In his extended family, Frank Persico was the smart one. A college graduate and computer-savvy Wall Street stockbroker, he knew how to make money for clients, especially when those clients were members and associates of New York City’s Colombo crime family. That acting Colombo boss Alphonse “Allie Boy” Persico was a cousin didn’t hurt his career. Now that career has been fatally cut short. This November, Frank Persico, 43, died of a heart attack, leaving behind more than $15 million in unpaid penalties from the many stock swindles he engineered years before. The take from those $50 million or more in scams could have been a lot higher had he gained unfettered access to the $50 million pension fund of Local 400 of the Industrial & Production Workers Union where he had served as treasurer.
Persico was among 120 persons across the U.S. arrested by federal agents in June 2000 in “Operation Uptick.” Among the persons bagged were various members of all five Mafia families of New York, plus a union officer, Stephen Gardell, treasurer of the New York City Detectives’ Endowment Association. Persico pleaded guilty the following year to conspiring to defraud penny-stock investors out of at least $50 million, an enterprise enhanced by the Internet. Over its 10-month investigation, the FBI had bugged more than 1,000 hours of conversations, including those between Persico and Robert Lino, a Bonnano family capo. Persico had received six cents of each share of mob-controlled stock through a sham company, DMN Capital Investments, Inc., which federal prosecutor Mary Jo White termed “fraud central.” Through DMN, he controlled any number of New York and New Jersey brokerages.

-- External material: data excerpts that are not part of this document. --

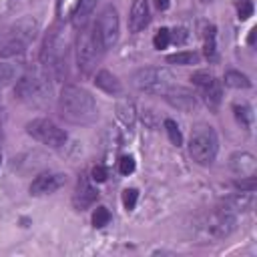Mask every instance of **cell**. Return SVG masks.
Wrapping results in <instances>:
<instances>
[{
  "instance_id": "cb8c5ba5",
  "label": "cell",
  "mask_w": 257,
  "mask_h": 257,
  "mask_svg": "<svg viewBox=\"0 0 257 257\" xmlns=\"http://www.w3.org/2000/svg\"><path fill=\"white\" fill-rule=\"evenodd\" d=\"M201 92H203V96H205V100H207V104H209V106H217V104L221 102V86H219V82H217V80H215L211 86L203 88Z\"/></svg>"
},
{
  "instance_id": "d590c367",
  "label": "cell",
  "mask_w": 257,
  "mask_h": 257,
  "mask_svg": "<svg viewBox=\"0 0 257 257\" xmlns=\"http://www.w3.org/2000/svg\"><path fill=\"white\" fill-rule=\"evenodd\" d=\"M171 40H173L175 44H183V42L187 40V30H185V28H175V30L171 32Z\"/></svg>"
},
{
  "instance_id": "ba28073f",
  "label": "cell",
  "mask_w": 257,
  "mask_h": 257,
  "mask_svg": "<svg viewBox=\"0 0 257 257\" xmlns=\"http://www.w3.org/2000/svg\"><path fill=\"white\" fill-rule=\"evenodd\" d=\"M26 133L36 139L38 143L46 145V147H52V149H58L66 143V133L64 128H60L56 122H52L50 118H32L28 124H26Z\"/></svg>"
},
{
  "instance_id": "2e32d148",
  "label": "cell",
  "mask_w": 257,
  "mask_h": 257,
  "mask_svg": "<svg viewBox=\"0 0 257 257\" xmlns=\"http://www.w3.org/2000/svg\"><path fill=\"white\" fill-rule=\"evenodd\" d=\"M253 203H255V195H253V191H241V193H237V195H233V197H227L225 201H223V211H227V213H239V211H249L251 207H253Z\"/></svg>"
},
{
  "instance_id": "6da1fadb",
  "label": "cell",
  "mask_w": 257,
  "mask_h": 257,
  "mask_svg": "<svg viewBox=\"0 0 257 257\" xmlns=\"http://www.w3.org/2000/svg\"><path fill=\"white\" fill-rule=\"evenodd\" d=\"M58 108H60V114L68 122H74V124H88L98 114L94 96L86 88L76 86V84L62 86L60 96H58Z\"/></svg>"
},
{
  "instance_id": "7c38bea8",
  "label": "cell",
  "mask_w": 257,
  "mask_h": 257,
  "mask_svg": "<svg viewBox=\"0 0 257 257\" xmlns=\"http://www.w3.org/2000/svg\"><path fill=\"white\" fill-rule=\"evenodd\" d=\"M96 197H98V191L92 187L90 177L82 173V175L78 177V181H76V191H74V197H72L74 207H76L78 211H84V209H88V207L96 201Z\"/></svg>"
},
{
  "instance_id": "e575fe53",
  "label": "cell",
  "mask_w": 257,
  "mask_h": 257,
  "mask_svg": "<svg viewBox=\"0 0 257 257\" xmlns=\"http://www.w3.org/2000/svg\"><path fill=\"white\" fill-rule=\"evenodd\" d=\"M90 179L96 181V183L106 181V167H104V165H94L92 171H90Z\"/></svg>"
},
{
  "instance_id": "3957f363",
  "label": "cell",
  "mask_w": 257,
  "mask_h": 257,
  "mask_svg": "<svg viewBox=\"0 0 257 257\" xmlns=\"http://www.w3.org/2000/svg\"><path fill=\"white\" fill-rule=\"evenodd\" d=\"M102 52H104V48H102L96 24L82 26L80 32H78V38H76V62H78V68L84 74H88L96 66V62L100 60Z\"/></svg>"
},
{
  "instance_id": "5b68a950",
  "label": "cell",
  "mask_w": 257,
  "mask_h": 257,
  "mask_svg": "<svg viewBox=\"0 0 257 257\" xmlns=\"http://www.w3.org/2000/svg\"><path fill=\"white\" fill-rule=\"evenodd\" d=\"M14 94L18 100L38 106L42 102H46L48 94H50V84H48V76L42 72H26L16 80L14 86Z\"/></svg>"
},
{
  "instance_id": "d6a6232c",
  "label": "cell",
  "mask_w": 257,
  "mask_h": 257,
  "mask_svg": "<svg viewBox=\"0 0 257 257\" xmlns=\"http://www.w3.org/2000/svg\"><path fill=\"white\" fill-rule=\"evenodd\" d=\"M237 14L241 20H247L251 14H253V4L251 0H239L237 2Z\"/></svg>"
},
{
  "instance_id": "83f0119b",
  "label": "cell",
  "mask_w": 257,
  "mask_h": 257,
  "mask_svg": "<svg viewBox=\"0 0 257 257\" xmlns=\"http://www.w3.org/2000/svg\"><path fill=\"white\" fill-rule=\"evenodd\" d=\"M169 42H171V30L169 28H159L157 34L153 36V46L157 50H163V48L169 46Z\"/></svg>"
},
{
  "instance_id": "4316f807",
  "label": "cell",
  "mask_w": 257,
  "mask_h": 257,
  "mask_svg": "<svg viewBox=\"0 0 257 257\" xmlns=\"http://www.w3.org/2000/svg\"><path fill=\"white\" fill-rule=\"evenodd\" d=\"M78 2H80V0H58V4H56L58 16H60V18H72V14H74Z\"/></svg>"
},
{
  "instance_id": "8992f818",
  "label": "cell",
  "mask_w": 257,
  "mask_h": 257,
  "mask_svg": "<svg viewBox=\"0 0 257 257\" xmlns=\"http://www.w3.org/2000/svg\"><path fill=\"white\" fill-rule=\"evenodd\" d=\"M219 151V141L217 135L213 131V126L209 124H199L189 141V155L193 161H197L199 165H211L217 157Z\"/></svg>"
},
{
  "instance_id": "484cf974",
  "label": "cell",
  "mask_w": 257,
  "mask_h": 257,
  "mask_svg": "<svg viewBox=\"0 0 257 257\" xmlns=\"http://www.w3.org/2000/svg\"><path fill=\"white\" fill-rule=\"evenodd\" d=\"M165 131H167L169 141H171L173 145H177V147H181V145H183V135H181V128H179V124H177L173 118H167V120H165Z\"/></svg>"
},
{
  "instance_id": "e0dca14e",
  "label": "cell",
  "mask_w": 257,
  "mask_h": 257,
  "mask_svg": "<svg viewBox=\"0 0 257 257\" xmlns=\"http://www.w3.org/2000/svg\"><path fill=\"white\" fill-rule=\"evenodd\" d=\"M94 86L100 88V90L106 92V94H120V92H122L120 80H118L112 72H108V70H98V72L94 74Z\"/></svg>"
},
{
  "instance_id": "603a6c76",
  "label": "cell",
  "mask_w": 257,
  "mask_h": 257,
  "mask_svg": "<svg viewBox=\"0 0 257 257\" xmlns=\"http://www.w3.org/2000/svg\"><path fill=\"white\" fill-rule=\"evenodd\" d=\"M203 52L209 60L217 58V44H215V26H207L205 28V44H203Z\"/></svg>"
},
{
  "instance_id": "9a60e30c",
  "label": "cell",
  "mask_w": 257,
  "mask_h": 257,
  "mask_svg": "<svg viewBox=\"0 0 257 257\" xmlns=\"http://www.w3.org/2000/svg\"><path fill=\"white\" fill-rule=\"evenodd\" d=\"M149 24V4L147 0H133L131 14H128V30L141 32Z\"/></svg>"
},
{
  "instance_id": "4fadbf2b",
  "label": "cell",
  "mask_w": 257,
  "mask_h": 257,
  "mask_svg": "<svg viewBox=\"0 0 257 257\" xmlns=\"http://www.w3.org/2000/svg\"><path fill=\"white\" fill-rule=\"evenodd\" d=\"M165 100H167L171 106H175V108H179V110H183V112H191V110L197 108V98H195V94H193L191 90L183 88V86H177V84L165 94Z\"/></svg>"
},
{
  "instance_id": "7402d4cb",
  "label": "cell",
  "mask_w": 257,
  "mask_h": 257,
  "mask_svg": "<svg viewBox=\"0 0 257 257\" xmlns=\"http://www.w3.org/2000/svg\"><path fill=\"white\" fill-rule=\"evenodd\" d=\"M169 64H179V66H189V64H197L199 62V54L191 52V50H183V52H175L167 56Z\"/></svg>"
},
{
  "instance_id": "ac0fdd59",
  "label": "cell",
  "mask_w": 257,
  "mask_h": 257,
  "mask_svg": "<svg viewBox=\"0 0 257 257\" xmlns=\"http://www.w3.org/2000/svg\"><path fill=\"white\" fill-rule=\"evenodd\" d=\"M96 2H98V0H80V2H78L76 10H74V14H72V22H74L76 28L86 26L90 14H92L94 8H96Z\"/></svg>"
},
{
  "instance_id": "74e56055",
  "label": "cell",
  "mask_w": 257,
  "mask_h": 257,
  "mask_svg": "<svg viewBox=\"0 0 257 257\" xmlns=\"http://www.w3.org/2000/svg\"><path fill=\"white\" fill-rule=\"evenodd\" d=\"M253 44H255V28L249 30V46H253Z\"/></svg>"
},
{
  "instance_id": "ffe728a7",
  "label": "cell",
  "mask_w": 257,
  "mask_h": 257,
  "mask_svg": "<svg viewBox=\"0 0 257 257\" xmlns=\"http://www.w3.org/2000/svg\"><path fill=\"white\" fill-rule=\"evenodd\" d=\"M233 112H235V118L239 120V124L245 131H251V126H253V110H251V106L245 104V102L233 104Z\"/></svg>"
},
{
  "instance_id": "4dcf8cb0",
  "label": "cell",
  "mask_w": 257,
  "mask_h": 257,
  "mask_svg": "<svg viewBox=\"0 0 257 257\" xmlns=\"http://www.w3.org/2000/svg\"><path fill=\"white\" fill-rule=\"evenodd\" d=\"M135 171V159L131 155H124L118 159V173L120 175H131Z\"/></svg>"
},
{
  "instance_id": "836d02e7",
  "label": "cell",
  "mask_w": 257,
  "mask_h": 257,
  "mask_svg": "<svg viewBox=\"0 0 257 257\" xmlns=\"http://www.w3.org/2000/svg\"><path fill=\"white\" fill-rule=\"evenodd\" d=\"M235 187L239 191H253L255 193V177H241V181H235Z\"/></svg>"
},
{
  "instance_id": "f35d334b",
  "label": "cell",
  "mask_w": 257,
  "mask_h": 257,
  "mask_svg": "<svg viewBox=\"0 0 257 257\" xmlns=\"http://www.w3.org/2000/svg\"><path fill=\"white\" fill-rule=\"evenodd\" d=\"M201 2H203V4H207V2H211V0H201Z\"/></svg>"
},
{
  "instance_id": "d4e9b609",
  "label": "cell",
  "mask_w": 257,
  "mask_h": 257,
  "mask_svg": "<svg viewBox=\"0 0 257 257\" xmlns=\"http://www.w3.org/2000/svg\"><path fill=\"white\" fill-rule=\"evenodd\" d=\"M191 80H193V84L195 86H199L201 90L203 88H207V86H211L217 78L209 72V70H197V72H193V76H191Z\"/></svg>"
},
{
  "instance_id": "52a82bcc",
  "label": "cell",
  "mask_w": 257,
  "mask_h": 257,
  "mask_svg": "<svg viewBox=\"0 0 257 257\" xmlns=\"http://www.w3.org/2000/svg\"><path fill=\"white\" fill-rule=\"evenodd\" d=\"M66 58V38L62 34L60 26H52L42 42V50H40V60L46 68L50 70H58L62 66Z\"/></svg>"
},
{
  "instance_id": "277c9868",
  "label": "cell",
  "mask_w": 257,
  "mask_h": 257,
  "mask_svg": "<svg viewBox=\"0 0 257 257\" xmlns=\"http://www.w3.org/2000/svg\"><path fill=\"white\" fill-rule=\"evenodd\" d=\"M133 84L141 92L165 96L177 82H175V76L171 70H167L163 66H145L133 74Z\"/></svg>"
},
{
  "instance_id": "7a4b0ae2",
  "label": "cell",
  "mask_w": 257,
  "mask_h": 257,
  "mask_svg": "<svg viewBox=\"0 0 257 257\" xmlns=\"http://www.w3.org/2000/svg\"><path fill=\"white\" fill-rule=\"evenodd\" d=\"M38 32V22L34 18H20L16 24H12L6 34L0 36V56H14L20 54L30 40H34Z\"/></svg>"
},
{
  "instance_id": "d6986e66",
  "label": "cell",
  "mask_w": 257,
  "mask_h": 257,
  "mask_svg": "<svg viewBox=\"0 0 257 257\" xmlns=\"http://www.w3.org/2000/svg\"><path fill=\"white\" fill-rule=\"evenodd\" d=\"M116 116L122 120V124L133 126V124H135V118H137L135 102H133V100H128V98H122V100L116 104Z\"/></svg>"
},
{
  "instance_id": "9c48e42d",
  "label": "cell",
  "mask_w": 257,
  "mask_h": 257,
  "mask_svg": "<svg viewBox=\"0 0 257 257\" xmlns=\"http://www.w3.org/2000/svg\"><path fill=\"white\" fill-rule=\"evenodd\" d=\"M96 30H98V36H100V42H102V48L108 50L116 44L118 40V30H120V20H118V12L114 6H104L96 18Z\"/></svg>"
},
{
  "instance_id": "8fae6325",
  "label": "cell",
  "mask_w": 257,
  "mask_h": 257,
  "mask_svg": "<svg viewBox=\"0 0 257 257\" xmlns=\"http://www.w3.org/2000/svg\"><path fill=\"white\" fill-rule=\"evenodd\" d=\"M64 183H66V175H62V173H40L30 183V193L36 197L50 195V193L58 191Z\"/></svg>"
},
{
  "instance_id": "8d00e7d4",
  "label": "cell",
  "mask_w": 257,
  "mask_h": 257,
  "mask_svg": "<svg viewBox=\"0 0 257 257\" xmlns=\"http://www.w3.org/2000/svg\"><path fill=\"white\" fill-rule=\"evenodd\" d=\"M155 6L159 10H167L169 8V0H155Z\"/></svg>"
},
{
  "instance_id": "f1b7e54d",
  "label": "cell",
  "mask_w": 257,
  "mask_h": 257,
  "mask_svg": "<svg viewBox=\"0 0 257 257\" xmlns=\"http://www.w3.org/2000/svg\"><path fill=\"white\" fill-rule=\"evenodd\" d=\"M108 221H110V211L106 209V207H96L94 209V213H92V225L94 227H104V225H108Z\"/></svg>"
},
{
  "instance_id": "ab89813d",
  "label": "cell",
  "mask_w": 257,
  "mask_h": 257,
  "mask_svg": "<svg viewBox=\"0 0 257 257\" xmlns=\"http://www.w3.org/2000/svg\"><path fill=\"white\" fill-rule=\"evenodd\" d=\"M0 163H2V157H0Z\"/></svg>"
},
{
  "instance_id": "44dd1931",
  "label": "cell",
  "mask_w": 257,
  "mask_h": 257,
  "mask_svg": "<svg viewBox=\"0 0 257 257\" xmlns=\"http://www.w3.org/2000/svg\"><path fill=\"white\" fill-rule=\"evenodd\" d=\"M225 84L231 86V88H249L251 86V80L247 74L239 72V70H227L225 76H223Z\"/></svg>"
},
{
  "instance_id": "5bb4252c",
  "label": "cell",
  "mask_w": 257,
  "mask_h": 257,
  "mask_svg": "<svg viewBox=\"0 0 257 257\" xmlns=\"http://www.w3.org/2000/svg\"><path fill=\"white\" fill-rule=\"evenodd\" d=\"M229 167L239 177H255L257 161H255V157L251 153H235L229 159Z\"/></svg>"
},
{
  "instance_id": "1f68e13d",
  "label": "cell",
  "mask_w": 257,
  "mask_h": 257,
  "mask_svg": "<svg viewBox=\"0 0 257 257\" xmlns=\"http://www.w3.org/2000/svg\"><path fill=\"white\" fill-rule=\"evenodd\" d=\"M14 66L10 64H0V88H4L12 78H14Z\"/></svg>"
},
{
  "instance_id": "30bf717a",
  "label": "cell",
  "mask_w": 257,
  "mask_h": 257,
  "mask_svg": "<svg viewBox=\"0 0 257 257\" xmlns=\"http://www.w3.org/2000/svg\"><path fill=\"white\" fill-rule=\"evenodd\" d=\"M235 223H237V219H235L233 213H227L223 209H217L215 213H211L205 219V231L213 239H223V237H229L233 233Z\"/></svg>"
},
{
  "instance_id": "f546056e",
  "label": "cell",
  "mask_w": 257,
  "mask_h": 257,
  "mask_svg": "<svg viewBox=\"0 0 257 257\" xmlns=\"http://www.w3.org/2000/svg\"><path fill=\"white\" fill-rule=\"evenodd\" d=\"M137 199H139V191H137V189L131 187V189H124V191H122V205H124L126 211H133V209H135Z\"/></svg>"
}]
</instances>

At least funds from Persico’s Industrial & Production Workers Local 400 weren’t involved. It was a close call. On June 1, 1999, Local President John Gannone, accompanied by Persico, walked into union headquarters in midtown Manhattan, demanding documents revealing the names of all principals connected to its pension fund. But fund administrator Kathleen Joseph refused to hand over the names. It was an act more courageous than she could have known at the time. Only several days before, union Vice President and reputed Colombo underboss William “Wild Bill” Cutolo mysteriously disappeared. He eventually would be declared legally dead. In October 2004, Alphonse Persico and John “Jackie” DeRoss, Cutolo’s replacement, were indicted for murder and racketeering. Two months ago, a jury in Brooklyn, N.Y. federal court announced it could not reach a verdict after a five-week trial and five days of deliberation.

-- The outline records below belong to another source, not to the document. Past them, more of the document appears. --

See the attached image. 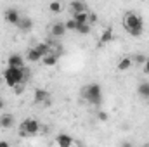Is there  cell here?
I'll use <instances>...</instances> for the list:
<instances>
[{
	"label": "cell",
	"mask_w": 149,
	"mask_h": 147,
	"mask_svg": "<svg viewBox=\"0 0 149 147\" xmlns=\"http://www.w3.org/2000/svg\"><path fill=\"white\" fill-rule=\"evenodd\" d=\"M30 69L26 68V66H23V68H10V66H7V69L3 71V81H5V85L7 87H16L17 83H26L28 80H30Z\"/></svg>",
	"instance_id": "6da1fadb"
},
{
	"label": "cell",
	"mask_w": 149,
	"mask_h": 147,
	"mask_svg": "<svg viewBox=\"0 0 149 147\" xmlns=\"http://www.w3.org/2000/svg\"><path fill=\"white\" fill-rule=\"evenodd\" d=\"M123 28L130 37H141L144 33V21L137 12H127L123 16Z\"/></svg>",
	"instance_id": "7a4b0ae2"
},
{
	"label": "cell",
	"mask_w": 149,
	"mask_h": 147,
	"mask_svg": "<svg viewBox=\"0 0 149 147\" xmlns=\"http://www.w3.org/2000/svg\"><path fill=\"white\" fill-rule=\"evenodd\" d=\"M81 97L94 106H99L102 102V88L99 83H88L81 88Z\"/></svg>",
	"instance_id": "3957f363"
},
{
	"label": "cell",
	"mask_w": 149,
	"mask_h": 147,
	"mask_svg": "<svg viewBox=\"0 0 149 147\" xmlns=\"http://www.w3.org/2000/svg\"><path fill=\"white\" fill-rule=\"evenodd\" d=\"M19 132L23 137H28V135H37L40 132V123L38 119H33V118H26L21 125H19Z\"/></svg>",
	"instance_id": "277c9868"
},
{
	"label": "cell",
	"mask_w": 149,
	"mask_h": 147,
	"mask_svg": "<svg viewBox=\"0 0 149 147\" xmlns=\"http://www.w3.org/2000/svg\"><path fill=\"white\" fill-rule=\"evenodd\" d=\"M33 102H35V104H43L45 107H49V106L52 104V101H50V95H49V92H47L45 88H37V90H35Z\"/></svg>",
	"instance_id": "5b68a950"
},
{
	"label": "cell",
	"mask_w": 149,
	"mask_h": 147,
	"mask_svg": "<svg viewBox=\"0 0 149 147\" xmlns=\"http://www.w3.org/2000/svg\"><path fill=\"white\" fill-rule=\"evenodd\" d=\"M49 31H50V37L54 38H63L66 35V24L64 23H61V21H54L52 24H50V28H49Z\"/></svg>",
	"instance_id": "8992f818"
},
{
	"label": "cell",
	"mask_w": 149,
	"mask_h": 147,
	"mask_svg": "<svg viewBox=\"0 0 149 147\" xmlns=\"http://www.w3.org/2000/svg\"><path fill=\"white\" fill-rule=\"evenodd\" d=\"M3 19H5V23H9V24L16 26V24L19 23V19H21V14H19V10H17V9L9 7V9H5V12H3Z\"/></svg>",
	"instance_id": "52a82bcc"
},
{
	"label": "cell",
	"mask_w": 149,
	"mask_h": 147,
	"mask_svg": "<svg viewBox=\"0 0 149 147\" xmlns=\"http://www.w3.org/2000/svg\"><path fill=\"white\" fill-rule=\"evenodd\" d=\"M7 66H10V68H23V66H26L24 64V57L21 54H10L7 57Z\"/></svg>",
	"instance_id": "ba28073f"
},
{
	"label": "cell",
	"mask_w": 149,
	"mask_h": 147,
	"mask_svg": "<svg viewBox=\"0 0 149 147\" xmlns=\"http://www.w3.org/2000/svg\"><path fill=\"white\" fill-rule=\"evenodd\" d=\"M14 123H16V119H14L12 114L3 112V114L0 116V128H2V130H9V128H12Z\"/></svg>",
	"instance_id": "9c48e42d"
},
{
	"label": "cell",
	"mask_w": 149,
	"mask_h": 147,
	"mask_svg": "<svg viewBox=\"0 0 149 147\" xmlns=\"http://www.w3.org/2000/svg\"><path fill=\"white\" fill-rule=\"evenodd\" d=\"M70 10H71V14H74V12L88 10V7H87V3H85L83 0H71V2H70Z\"/></svg>",
	"instance_id": "30bf717a"
},
{
	"label": "cell",
	"mask_w": 149,
	"mask_h": 147,
	"mask_svg": "<svg viewBox=\"0 0 149 147\" xmlns=\"http://www.w3.org/2000/svg\"><path fill=\"white\" fill-rule=\"evenodd\" d=\"M56 144H57V146H61V147H71V146H74L76 142H74L70 135H66V133H61V135H57V139H56Z\"/></svg>",
	"instance_id": "8fae6325"
},
{
	"label": "cell",
	"mask_w": 149,
	"mask_h": 147,
	"mask_svg": "<svg viewBox=\"0 0 149 147\" xmlns=\"http://www.w3.org/2000/svg\"><path fill=\"white\" fill-rule=\"evenodd\" d=\"M16 26L19 28V31H24V33H26V31H30V30L33 28V21H31L30 17H23V16H21L19 23H17Z\"/></svg>",
	"instance_id": "7c38bea8"
},
{
	"label": "cell",
	"mask_w": 149,
	"mask_h": 147,
	"mask_svg": "<svg viewBox=\"0 0 149 147\" xmlns=\"http://www.w3.org/2000/svg\"><path fill=\"white\" fill-rule=\"evenodd\" d=\"M57 59H59V54H56V52H49L47 55H43V57H42V62H43L45 66L52 68V66H56Z\"/></svg>",
	"instance_id": "4fadbf2b"
},
{
	"label": "cell",
	"mask_w": 149,
	"mask_h": 147,
	"mask_svg": "<svg viewBox=\"0 0 149 147\" xmlns=\"http://www.w3.org/2000/svg\"><path fill=\"white\" fill-rule=\"evenodd\" d=\"M132 66H134V61H132V57H121V59H120V62L116 64L118 71H127V69H130Z\"/></svg>",
	"instance_id": "5bb4252c"
},
{
	"label": "cell",
	"mask_w": 149,
	"mask_h": 147,
	"mask_svg": "<svg viewBox=\"0 0 149 147\" xmlns=\"http://www.w3.org/2000/svg\"><path fill=\"white\" fill-rule=\"evenodd\" d=\"M113 28H106L102 33H101V38H99V45H106V43H109L113 40Z\"/></svg>",
	"instance_id": "9a60e30c"
},
{
	"label": "cell",
	"mask_w": 149,
	"mask_h": 147,
	"mask_svg": "<svg viewBox=\"0 0 149 147\" xmlns=\"http://www.w3.org/2000/svg\"><path fill=\"white\" fill-rule=\"evenodd\" d=\"M26 59H28L30 62H38V61H42V54L38 52L35 47H31V49L28 50V54H26Z\"/></svg>",
	"instance_id": "2e32d148"
},
{
	"label": "cell",
	"mask_w": 149,
	"mask_h": 147,
	"mask_svg": "<svg viewBox=\"0 0 149 147\" xmlns=\"http://www.w3.org/2000/svg\"><path fill=\"white\" fill-rule=\"evenodd\" d=\"M71 17H73L78 24H81V23H88V10H83V12H74V14H71Z\"/></svg>",
	"instance_id": "e0dca14e"
},
{
	"label": "cell",
	"mask_w": 149,
	"mask_h": 147,
	"mask_svg": "<svg viewBox=\"0 0 149 147\" xmlns=\"http://www.w3.org/2000/svg\"><path fill=\"white\" fill-rule=\"evenodd\" d=\"M35 49L42 54V57H43V55H47L49 52H52V47H50V43H47V42H42V43L35 45Z\"/></svg>",
	"instance_id": "ac0fdd59"
},
{
	"label": "cell",
	"mask_w": 149,
	"mask_h": 147,
	"mask_svg": "<svg viewBox=\"0 0 149 147\" xmlns=\"http://www.w3.org/2000/svg\"><path fill=\"white\" fill-rule=\"evenodd\" d=\"M49 9H50V12H52V14H61L64 7H63V3H61L59 0H52V2L49 3Z\"/></svg>",
	"instance_id": "d6986e66"
},
{
	"label": "cell",
	"mask_w": 149,
	"mask_h": 147,
	"mask_svg": "<svg viewBox=\"0 0 149 147\" xmlns=\"http://www.w3.org/2000/svg\"><path fill=\"white\" fill-rule=\"evenodd\" d=\"M90 31H92V24H88V23H81L76 26V33H80V35H90Z\"/></svg>",
	"instance_id": "ffe728a7"
},
{
	"label": "cell",
	"mask_w": 149,
	"mask_h": 147,
	"mask_svg": "<svg viewBox=\"0 0 149 147\" xmlns=\"http://www.w3.org/2000/svg\"><path fill=\"white\" fill-rule=\"evenodd\" d=\"M137 92H139V95H141V97L148 99V97H149V81L141 83V85H139V88H137Z\"/></svg>",
	"instance_id": "44dd1931"
},
{
	"label": "cell",
	"mask_w": 149,
	"mask_h": 147,
	"mask_svg": "<svg viewBox=\"0 0 149 147\" xmlns=\"http://www.w3.org/2000/svg\"><path fill=\"white\" fill-rule=\"evenodd\" d=\"M146 59H148V57H146L144 54H135V55L132 57V61H134V64H141V66H142V64L146 62Z\"/></svg>",
	"instance_id": "7402d4cb"
},
{
	"label": "cell",
	"mask_w": 149,
	"mask_h": 147,
	"mask_svg": "<svg viewBox=\"0 0 149 147\" xmlns=\"http://www.w3.org/2000/svg\"><path fill=\"white\" fill-rule=\"evenodd\" d=\"M64 24H66V30H68V31H76V26H78V23L74 21L73 17H71V19H68Z\"/></svg>",
	"instance_id": "603a6c76"
},
{
	"label": "cell",
	"mask_w": 149,
	"mask_h": 147,
	"mask_svg": "<svg viewBox=\"0 0 149 147\" xmlns=\"http://www.w3.org/2000/svg\"><path fill=\"white\" fill-rule=\"evenodd\" d=\"M24 85H26V83H17L16 87H12L14 94H16V95H21V94H23V90H24Z\"/></svg>",
	"instance_id": "cb8c5ba5"
},
{
	"label": "cell",
	"mask_w": 149,
	"mask_h": 147,
	"mask_svg": "<svg viewBox=\"0 0 149 147\" xmlns=\"http://www.w3.org/2000/svg\"><path fill=\"white\" fill-rule=\"evenodd\" d=\"M95 23H97V16L88 10V24H95Z\"/></svg>",
	"instance_id": "d4e9b609"
},
{
	"label": "cell",
	"mask_w": 149,
	"mask_h": 147,
	"mask_svg": "<svg viewBox=\"0 0 149 147\" xmlns=\"http://www.w3.org/2000/svg\"><path fill=\"white\" fill-rule=\"evenodd\" d=\"M97 118H99L101 121H108V119H109L108 112H104V111H99V112H97Z\"/></svg>",
	"instance_id": "484cf974"
},
{
	"label": "cell",
	"mask_w": 149,
	"mask_h": 147,
	"mask_svg": "<svg viewBox=\"0 0 149 147\" xmlns=\"http://www.w3.org/2000/svg\"><path fill=\"white\" fill-rule=\"evenodd\" d=\"M142 69H144V74H148L149 76V57L146 59V62L142 64Z\"/></svg>",
	"instance_id": "4316f807"
},
{
	"label": "cell",
	"mask_w": 149,
	"mask_h": 147,
	"mask_svg": "<svg viewBox=\"0 0 149 147\" xmlns=\"http://www.w3.org/2000/svg\"><path fill=\"white\" fill-rule=\"evenodd\" d=\"M3 107H5V102H3V99H2V97H0V111L3 109Z\"/></svg>",
	"instance_id": "83f0119b"
},
{
	"label": "cell",
	"mask_w": 149,
	"mask_h": 147,
	"mask_svg": "<svg viewBox=\"0 0 149 147\" xmlns=\"http://www.w3.org/2000/svg\"><path fill=\"white\" fill-rule=\"evenodd\" d=\"M148 99H149V97H148Z\"/></svg>",
	"instance_id": "f1b7e54d"
}]
</instances>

The death of Frank Persico, released from federal prison this summer after a five-year sentence, might hinder the prosecution, which is planning to file a motion for a retrial. He left the world owing nearly $15.2 million in back penalties. He was an expert in money management, but he also could have used a few pointers in anger management. At a bail hearing, prosecutors noted that Persico had pulled out a gun and shot out a computer monitor, apparently infuriated over a $30,000 debt. That sort of stress couldn’t have helped his health. He leaves behind a wife, three children, and other family members. (New York Sun, 12/14/06; other sources).